Tuberculosis in the Afghan Immigrant in Kerman Province of Iran
This study was performed to examine the prevalence of
tuberculosis (TB) in Afghan immigrants in Kerman province of Iran. Total
of three hundred samples were collected from Afghan immigrants and were
analyzed by PCR using primers corresponding to the recF gene of M.
tuberculosis complex. Present results showed that Mycobacterium
tuberculosis DNA was present in 36 out of 300 (12%) sputum samples.
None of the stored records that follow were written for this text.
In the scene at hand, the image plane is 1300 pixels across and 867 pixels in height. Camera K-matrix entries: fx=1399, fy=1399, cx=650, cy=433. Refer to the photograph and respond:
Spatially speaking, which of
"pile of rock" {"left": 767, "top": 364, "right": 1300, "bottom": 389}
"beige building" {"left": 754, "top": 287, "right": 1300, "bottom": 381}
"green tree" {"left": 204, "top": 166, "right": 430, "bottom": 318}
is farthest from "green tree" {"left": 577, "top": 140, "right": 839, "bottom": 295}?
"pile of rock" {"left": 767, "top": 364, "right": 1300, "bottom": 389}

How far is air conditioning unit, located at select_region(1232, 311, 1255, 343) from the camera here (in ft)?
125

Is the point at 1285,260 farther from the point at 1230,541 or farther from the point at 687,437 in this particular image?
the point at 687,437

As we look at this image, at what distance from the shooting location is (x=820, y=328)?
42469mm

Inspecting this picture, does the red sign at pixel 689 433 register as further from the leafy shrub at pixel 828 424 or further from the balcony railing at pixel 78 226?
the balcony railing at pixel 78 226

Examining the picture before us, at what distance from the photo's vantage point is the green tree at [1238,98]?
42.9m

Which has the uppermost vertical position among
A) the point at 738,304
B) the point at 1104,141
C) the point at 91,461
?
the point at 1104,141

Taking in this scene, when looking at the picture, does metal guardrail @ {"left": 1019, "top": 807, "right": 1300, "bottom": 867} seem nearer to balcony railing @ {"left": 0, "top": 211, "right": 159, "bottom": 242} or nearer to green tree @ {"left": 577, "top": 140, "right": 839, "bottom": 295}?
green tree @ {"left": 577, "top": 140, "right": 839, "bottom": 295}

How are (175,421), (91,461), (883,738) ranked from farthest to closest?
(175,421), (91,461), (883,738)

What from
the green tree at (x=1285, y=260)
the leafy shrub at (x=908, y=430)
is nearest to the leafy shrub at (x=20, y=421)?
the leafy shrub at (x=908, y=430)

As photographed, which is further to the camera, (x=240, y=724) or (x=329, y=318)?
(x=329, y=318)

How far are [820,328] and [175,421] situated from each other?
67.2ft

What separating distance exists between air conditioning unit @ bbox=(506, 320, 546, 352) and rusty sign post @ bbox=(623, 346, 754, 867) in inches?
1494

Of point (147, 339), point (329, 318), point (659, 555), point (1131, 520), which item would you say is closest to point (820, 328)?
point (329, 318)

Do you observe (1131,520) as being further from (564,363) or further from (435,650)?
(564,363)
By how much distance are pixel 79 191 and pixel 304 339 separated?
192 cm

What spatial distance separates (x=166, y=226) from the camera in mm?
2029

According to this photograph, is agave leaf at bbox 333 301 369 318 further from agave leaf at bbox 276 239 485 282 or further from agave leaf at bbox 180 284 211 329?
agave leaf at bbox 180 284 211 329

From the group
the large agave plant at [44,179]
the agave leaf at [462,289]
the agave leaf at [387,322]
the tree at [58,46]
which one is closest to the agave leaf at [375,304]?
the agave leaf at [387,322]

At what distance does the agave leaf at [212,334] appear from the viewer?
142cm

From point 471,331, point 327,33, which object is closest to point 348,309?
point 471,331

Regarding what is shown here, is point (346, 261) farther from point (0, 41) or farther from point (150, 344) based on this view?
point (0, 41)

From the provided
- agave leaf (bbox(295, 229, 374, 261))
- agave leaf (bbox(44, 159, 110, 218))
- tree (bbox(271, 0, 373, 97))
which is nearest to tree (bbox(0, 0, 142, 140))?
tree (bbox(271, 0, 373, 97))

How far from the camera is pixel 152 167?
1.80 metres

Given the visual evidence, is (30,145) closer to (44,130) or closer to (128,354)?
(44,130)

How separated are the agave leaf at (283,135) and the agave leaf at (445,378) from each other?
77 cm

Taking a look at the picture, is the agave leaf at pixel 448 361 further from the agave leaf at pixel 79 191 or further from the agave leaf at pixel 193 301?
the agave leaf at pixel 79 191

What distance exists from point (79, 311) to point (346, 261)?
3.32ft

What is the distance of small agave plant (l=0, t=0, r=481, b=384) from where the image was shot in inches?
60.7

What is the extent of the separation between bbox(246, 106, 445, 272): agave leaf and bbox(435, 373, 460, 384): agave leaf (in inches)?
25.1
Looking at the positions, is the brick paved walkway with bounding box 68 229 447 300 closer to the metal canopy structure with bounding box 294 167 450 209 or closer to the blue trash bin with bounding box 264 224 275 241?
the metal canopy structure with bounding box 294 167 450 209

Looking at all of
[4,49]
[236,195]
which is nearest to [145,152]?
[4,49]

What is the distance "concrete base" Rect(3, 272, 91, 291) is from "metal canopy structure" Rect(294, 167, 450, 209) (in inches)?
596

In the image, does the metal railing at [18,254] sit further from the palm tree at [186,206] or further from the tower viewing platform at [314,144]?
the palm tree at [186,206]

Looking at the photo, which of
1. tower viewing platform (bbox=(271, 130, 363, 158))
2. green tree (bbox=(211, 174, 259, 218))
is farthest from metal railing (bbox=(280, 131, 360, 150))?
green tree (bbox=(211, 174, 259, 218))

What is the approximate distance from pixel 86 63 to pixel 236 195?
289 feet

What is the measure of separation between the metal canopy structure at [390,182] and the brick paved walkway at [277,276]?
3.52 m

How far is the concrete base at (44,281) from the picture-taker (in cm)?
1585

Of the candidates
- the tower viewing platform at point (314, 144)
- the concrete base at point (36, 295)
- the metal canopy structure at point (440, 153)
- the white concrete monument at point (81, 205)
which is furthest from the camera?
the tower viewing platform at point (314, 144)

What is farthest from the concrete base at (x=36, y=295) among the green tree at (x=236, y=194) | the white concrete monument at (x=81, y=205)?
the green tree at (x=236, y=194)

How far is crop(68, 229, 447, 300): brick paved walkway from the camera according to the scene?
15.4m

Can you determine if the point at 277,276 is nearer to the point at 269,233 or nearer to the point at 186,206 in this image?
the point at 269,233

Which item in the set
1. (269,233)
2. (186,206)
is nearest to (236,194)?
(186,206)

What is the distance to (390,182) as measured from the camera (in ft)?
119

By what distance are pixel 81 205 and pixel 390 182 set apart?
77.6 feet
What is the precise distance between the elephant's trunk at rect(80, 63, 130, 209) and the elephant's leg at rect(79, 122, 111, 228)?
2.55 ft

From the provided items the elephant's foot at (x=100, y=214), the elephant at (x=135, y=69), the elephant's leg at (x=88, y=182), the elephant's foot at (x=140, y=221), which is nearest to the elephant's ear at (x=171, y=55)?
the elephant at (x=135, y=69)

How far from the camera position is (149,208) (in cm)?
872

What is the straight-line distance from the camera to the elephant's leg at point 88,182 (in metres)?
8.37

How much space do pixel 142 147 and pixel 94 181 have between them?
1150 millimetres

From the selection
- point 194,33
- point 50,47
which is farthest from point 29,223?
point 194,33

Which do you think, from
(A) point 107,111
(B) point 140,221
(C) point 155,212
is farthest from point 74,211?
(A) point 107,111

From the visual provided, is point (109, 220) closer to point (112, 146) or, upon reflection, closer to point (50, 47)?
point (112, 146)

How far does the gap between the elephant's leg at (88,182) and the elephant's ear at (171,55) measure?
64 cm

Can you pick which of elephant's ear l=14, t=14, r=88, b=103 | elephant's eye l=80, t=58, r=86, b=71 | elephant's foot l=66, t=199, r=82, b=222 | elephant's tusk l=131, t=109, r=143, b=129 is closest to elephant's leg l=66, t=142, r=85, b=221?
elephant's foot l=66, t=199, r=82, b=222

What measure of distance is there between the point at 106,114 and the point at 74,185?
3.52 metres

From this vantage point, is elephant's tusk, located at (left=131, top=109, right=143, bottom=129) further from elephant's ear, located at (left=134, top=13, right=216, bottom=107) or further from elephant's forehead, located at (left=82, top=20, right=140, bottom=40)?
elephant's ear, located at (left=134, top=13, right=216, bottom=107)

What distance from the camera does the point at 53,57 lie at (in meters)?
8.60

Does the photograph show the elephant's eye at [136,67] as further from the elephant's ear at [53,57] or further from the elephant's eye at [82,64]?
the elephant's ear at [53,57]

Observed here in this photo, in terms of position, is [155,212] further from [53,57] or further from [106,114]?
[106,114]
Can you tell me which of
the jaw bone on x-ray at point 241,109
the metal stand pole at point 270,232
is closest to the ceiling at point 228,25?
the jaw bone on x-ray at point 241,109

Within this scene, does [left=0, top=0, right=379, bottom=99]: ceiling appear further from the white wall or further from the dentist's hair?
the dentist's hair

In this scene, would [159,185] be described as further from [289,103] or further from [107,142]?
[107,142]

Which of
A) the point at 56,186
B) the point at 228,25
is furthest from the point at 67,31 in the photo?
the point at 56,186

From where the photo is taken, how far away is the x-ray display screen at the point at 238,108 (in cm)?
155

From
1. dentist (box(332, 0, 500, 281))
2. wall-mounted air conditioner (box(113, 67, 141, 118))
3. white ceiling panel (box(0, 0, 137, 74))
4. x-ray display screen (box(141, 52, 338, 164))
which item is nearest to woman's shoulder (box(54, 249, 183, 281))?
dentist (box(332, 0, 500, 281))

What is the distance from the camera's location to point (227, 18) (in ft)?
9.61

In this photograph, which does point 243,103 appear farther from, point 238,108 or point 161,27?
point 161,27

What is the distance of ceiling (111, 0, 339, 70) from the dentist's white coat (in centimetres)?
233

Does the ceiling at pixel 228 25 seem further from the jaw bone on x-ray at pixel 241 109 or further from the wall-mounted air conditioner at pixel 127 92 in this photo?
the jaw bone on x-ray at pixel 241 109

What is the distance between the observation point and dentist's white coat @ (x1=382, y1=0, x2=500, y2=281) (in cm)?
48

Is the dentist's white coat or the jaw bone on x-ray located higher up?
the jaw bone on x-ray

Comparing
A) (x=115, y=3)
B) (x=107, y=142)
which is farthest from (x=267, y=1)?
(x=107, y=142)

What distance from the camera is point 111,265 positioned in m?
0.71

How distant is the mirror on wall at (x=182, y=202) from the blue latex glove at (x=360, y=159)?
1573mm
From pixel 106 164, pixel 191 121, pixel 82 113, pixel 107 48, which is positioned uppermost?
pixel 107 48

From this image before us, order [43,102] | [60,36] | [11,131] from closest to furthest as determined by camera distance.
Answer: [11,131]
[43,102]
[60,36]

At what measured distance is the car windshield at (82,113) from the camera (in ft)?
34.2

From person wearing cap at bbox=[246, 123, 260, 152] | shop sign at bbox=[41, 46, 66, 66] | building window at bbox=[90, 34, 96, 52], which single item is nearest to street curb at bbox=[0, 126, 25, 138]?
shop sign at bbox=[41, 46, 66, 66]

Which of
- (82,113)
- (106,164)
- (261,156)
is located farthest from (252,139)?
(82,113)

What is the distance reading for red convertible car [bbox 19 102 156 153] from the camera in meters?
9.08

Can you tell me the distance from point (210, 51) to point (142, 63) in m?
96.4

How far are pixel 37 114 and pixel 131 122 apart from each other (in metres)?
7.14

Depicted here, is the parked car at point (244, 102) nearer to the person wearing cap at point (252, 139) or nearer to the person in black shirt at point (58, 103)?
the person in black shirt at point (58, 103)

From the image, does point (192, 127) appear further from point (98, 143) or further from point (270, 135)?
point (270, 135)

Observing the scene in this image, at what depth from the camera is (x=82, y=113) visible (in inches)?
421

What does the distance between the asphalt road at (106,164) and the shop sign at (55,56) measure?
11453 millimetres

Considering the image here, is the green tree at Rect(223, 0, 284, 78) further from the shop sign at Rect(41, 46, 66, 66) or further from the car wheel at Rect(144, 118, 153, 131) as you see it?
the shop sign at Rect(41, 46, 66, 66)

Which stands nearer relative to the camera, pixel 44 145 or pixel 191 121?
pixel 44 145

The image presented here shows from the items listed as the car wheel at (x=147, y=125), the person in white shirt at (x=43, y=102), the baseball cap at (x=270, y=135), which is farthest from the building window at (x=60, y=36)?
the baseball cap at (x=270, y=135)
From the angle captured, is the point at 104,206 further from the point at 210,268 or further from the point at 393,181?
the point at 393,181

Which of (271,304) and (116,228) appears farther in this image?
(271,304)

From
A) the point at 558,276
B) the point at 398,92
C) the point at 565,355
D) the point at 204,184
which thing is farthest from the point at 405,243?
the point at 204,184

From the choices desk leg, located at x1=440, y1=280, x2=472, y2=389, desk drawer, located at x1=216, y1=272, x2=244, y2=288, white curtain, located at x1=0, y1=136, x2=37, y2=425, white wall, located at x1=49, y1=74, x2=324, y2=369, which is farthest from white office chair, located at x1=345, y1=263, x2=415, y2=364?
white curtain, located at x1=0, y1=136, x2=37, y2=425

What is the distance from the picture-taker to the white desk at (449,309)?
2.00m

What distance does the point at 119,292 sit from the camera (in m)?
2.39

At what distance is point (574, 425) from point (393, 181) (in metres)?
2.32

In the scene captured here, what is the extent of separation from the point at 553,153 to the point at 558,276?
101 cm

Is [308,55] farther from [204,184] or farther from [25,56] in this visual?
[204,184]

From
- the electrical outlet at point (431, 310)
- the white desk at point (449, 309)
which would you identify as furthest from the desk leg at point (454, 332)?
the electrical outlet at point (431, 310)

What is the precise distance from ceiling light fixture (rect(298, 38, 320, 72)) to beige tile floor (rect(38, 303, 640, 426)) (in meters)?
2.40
Thirty-two out of 36 patients were women (88%) and 4 cases were men (12%).
Present results demonstrated that these immigrants are high risk for TB
infection and surprisingly women are more affected. Therefore, a wide
variety of strategies are needed for prevention and treatment of TB in
Tuberculosis (TB) is one of the oldest diseases which are known to affect
humans. The disease usually affects the lungs and in nearly one-third
of cases other organs are also involved (Lolekha et al., 2008).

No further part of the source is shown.